• [Direction] Reproduce the data below, swapping each instance of "stone column" for "stone pillar" and leaving everything else unchanged.
— Begin Excerpted data —
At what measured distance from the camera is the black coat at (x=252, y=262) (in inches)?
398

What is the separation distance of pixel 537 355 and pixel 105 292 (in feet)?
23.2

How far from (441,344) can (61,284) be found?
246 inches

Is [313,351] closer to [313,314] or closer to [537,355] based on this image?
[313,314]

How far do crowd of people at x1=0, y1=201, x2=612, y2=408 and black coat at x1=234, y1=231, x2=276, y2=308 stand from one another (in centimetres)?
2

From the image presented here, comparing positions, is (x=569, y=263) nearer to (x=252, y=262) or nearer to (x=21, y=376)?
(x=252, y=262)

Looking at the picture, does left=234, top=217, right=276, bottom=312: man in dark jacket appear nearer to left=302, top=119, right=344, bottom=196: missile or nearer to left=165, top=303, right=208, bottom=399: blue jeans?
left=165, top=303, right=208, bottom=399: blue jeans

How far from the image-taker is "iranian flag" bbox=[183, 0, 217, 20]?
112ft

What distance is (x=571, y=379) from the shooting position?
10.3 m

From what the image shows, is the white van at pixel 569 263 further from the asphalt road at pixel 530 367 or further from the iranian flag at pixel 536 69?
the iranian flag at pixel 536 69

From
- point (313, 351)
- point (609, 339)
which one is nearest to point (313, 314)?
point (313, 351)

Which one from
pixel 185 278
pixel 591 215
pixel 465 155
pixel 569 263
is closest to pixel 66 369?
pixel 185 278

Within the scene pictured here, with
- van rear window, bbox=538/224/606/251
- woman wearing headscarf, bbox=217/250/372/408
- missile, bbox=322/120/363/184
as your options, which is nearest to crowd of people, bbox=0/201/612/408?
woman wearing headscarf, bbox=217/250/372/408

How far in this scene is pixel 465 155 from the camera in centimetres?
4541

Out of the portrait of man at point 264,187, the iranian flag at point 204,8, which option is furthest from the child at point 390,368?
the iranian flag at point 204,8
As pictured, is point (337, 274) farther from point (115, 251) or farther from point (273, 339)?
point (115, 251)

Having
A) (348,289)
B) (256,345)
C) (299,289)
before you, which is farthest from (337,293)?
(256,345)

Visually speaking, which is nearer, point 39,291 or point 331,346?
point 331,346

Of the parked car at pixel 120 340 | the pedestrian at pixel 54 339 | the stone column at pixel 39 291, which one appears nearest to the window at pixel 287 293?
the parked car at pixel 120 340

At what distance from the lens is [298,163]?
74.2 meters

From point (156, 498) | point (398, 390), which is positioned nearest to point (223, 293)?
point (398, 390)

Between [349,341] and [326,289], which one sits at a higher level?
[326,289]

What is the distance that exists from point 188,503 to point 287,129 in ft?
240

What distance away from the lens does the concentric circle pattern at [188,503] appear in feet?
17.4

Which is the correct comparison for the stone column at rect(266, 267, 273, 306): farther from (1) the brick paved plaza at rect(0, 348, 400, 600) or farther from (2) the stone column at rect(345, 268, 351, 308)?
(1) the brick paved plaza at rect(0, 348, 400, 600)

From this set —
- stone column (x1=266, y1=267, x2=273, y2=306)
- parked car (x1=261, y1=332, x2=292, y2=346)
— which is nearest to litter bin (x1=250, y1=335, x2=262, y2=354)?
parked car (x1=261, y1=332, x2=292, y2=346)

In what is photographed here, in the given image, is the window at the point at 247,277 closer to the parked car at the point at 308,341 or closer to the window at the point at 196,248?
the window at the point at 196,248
— End Excerpted data —
• [Expected answer]
At what measured distance from the camera is the black coat at (x=252, y=262) (in inches)?
398

What is the separation distance of pixel 537 355 and pixel 105 292 (in feet)?
23.2

How far from (441,344) can (61,284) be found?
246 inches

Is [313,351] closer to [313,314] or closer to [537,355] based on this image?
[313,314]

How far do crowd of people at x1=0, y1=201, x2=612, y2=408 and black coat at x1=234, y1=231, x2=276, y2=308 stand from one another (in centimetres)?
2

From the image presented here, comparing positions, is (x=569, y=263) nearer to (x=252, y=262) or nearer to (x=21, y=376)?
(x=252, y=262)

Looking at the picture, does left=234, top=217, right=276, bottom=312: man in dark jacket appear nearer to left=302, top=119, right=344, bottom=196: missile or nearer to left=165, top=303, right=208, bottom=399: blue jeans?
left=165, top=303, right=208, bottom=399: blue jeans

How far from the image-taker is "iranian flag" bbox=[183, 0, 217, 20]?
112ft

What distance is (x=571, y=379) from the shooting position?
10.3 m

From what the image shows, is the white van at pixel 569 263 further from the asphalt road at pixel 530 367 or further from the iranian flag at pixel 536 69?
the iranian flag at pixel 536 69

From
- point (313, 351)
- point (609, 339)
which one is nearest to point (313, 314)?
point (313, 351)

Which one from
pixel 185 278
pixel 591 215
pixel 465 155
pixel 569 263
is closest to pixel 66 369?
pixel 185 278

Within the scene pictured here, with
- van rear window, bbox=538/224/606/251
- woman wearing headscarf, bbox=217/250/372/408
- missile, bbox=322/120/363/184
as your options, which is nearest to crowd of people, bbox=0/201/612/408?
woman wearing headscarf, bbox=217/250/372/408

How far in this scene is pixel 465 155 from the camera in centimetres?
4541

Out of the portrait of man at point 264,187, the iranian flag at point 204,8, which option is furthest from the child at point 390,368?
the iranian flag at point 204,8
As pictured, is point (337, 274) farther from point (115, 251) or farther from point (273, 339)?
point (115, 251)

Having
A) (348,289)
B) (256,345)
C) (299,289)
before you, which is farthest from (337,293)?
(256,345)

Visually speaking, which is nearer, point 39,291 or point 331,346?
point 331,346

Of the parked car at pixel 120 340 | the pedestrian at pixel 54 339 | the stone pillar at pixel 39 291, which one appears nearest to the window at pixel 287 293?
the parked car at pixel 120 340

At what distance from the lens is [298,163]?
74.2 meters

From point (156, 498) | point (398, 390), which is positioned nearest to point (223, 293)?
point (398, 390)

Between [349,341] and [326,289], which one sits at a higher level?
[326,289]

What is the distance that exists from point 188,503 to point 287,129 in ft?
240

What distance away from the lens does the concentric circle pattern at [188,503] appear in feet?
17.4

Which is the correct comparison for the stone pillar at rect(266, 267, 273, 306): farther from (1) the brick paved plaza at rect(0, 348, 400, 600) or farther from (2) the stone pillar at rect(345, 268, 351, 308)?
(1) the brick paved plaza at rect(0, 348, 400, 600)

From this set —
- stone pillar (x1=266, y1=267, x2=273, y2=306)
- parked car (x1=261, y1=332, x2=292, y2=346)
— which is nearest to litter bin (x1=250, y1=335, x2=262, y2=354)?
parked car (x1=261, y1=332, x2=292, y2=346)

In what is photographed here, in the given image, is the window at the point at 247,277 closer to the parked car at the point at 308,341 or closer to the window at the point at 196,248?
the window at the point at 196,248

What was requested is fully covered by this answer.